_Task item_
Return the full listing unchanged, apart from leaving out its images.

_Given information_
-------

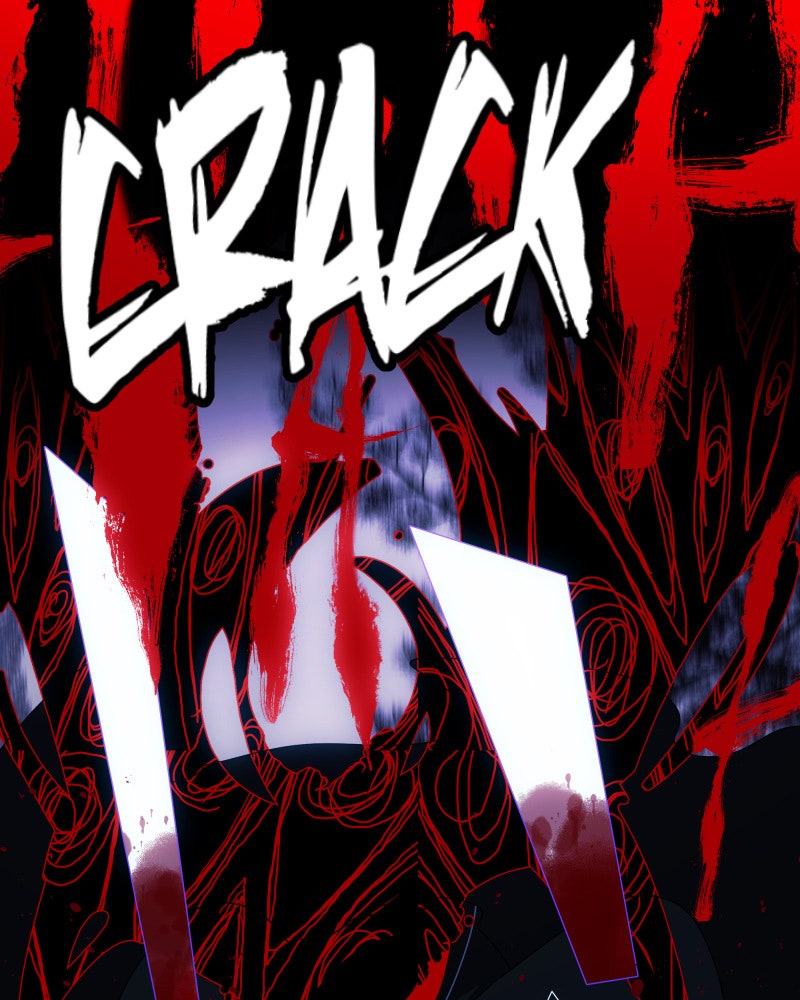 3X3! Chapter 59 - Page 267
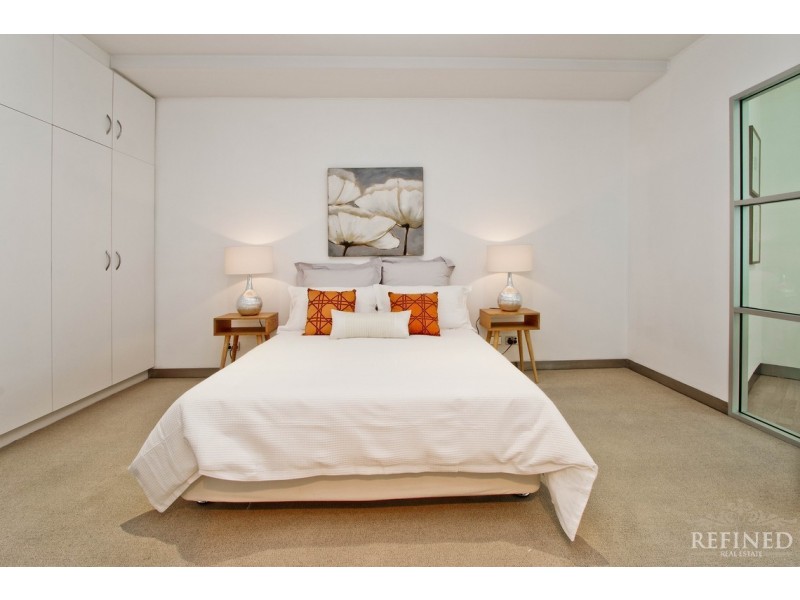 201/191 Greenhill Road, Parkside SA 5063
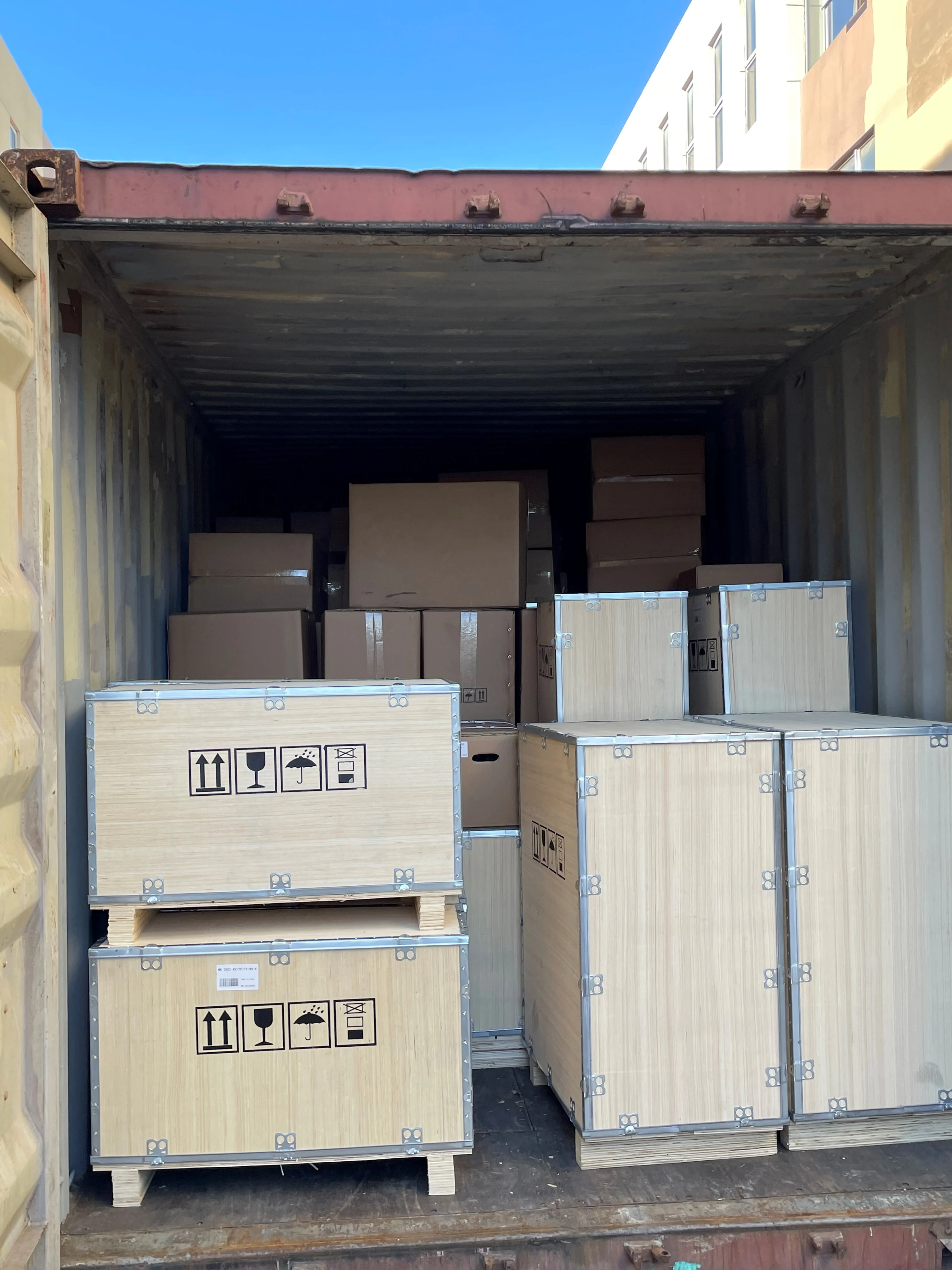 Air Operated Double Diaphragm Pump For Glues and Wastewater Treatment Pump for Industry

-------

_Result of this exercise_
 3X3! Chapter 59 - Page 267
 201/191 Greenhill Road, Parkside SA 5063
 Air Operated Double Diaphragm Pump For Glues and Wastewater Treatment Pump for Industry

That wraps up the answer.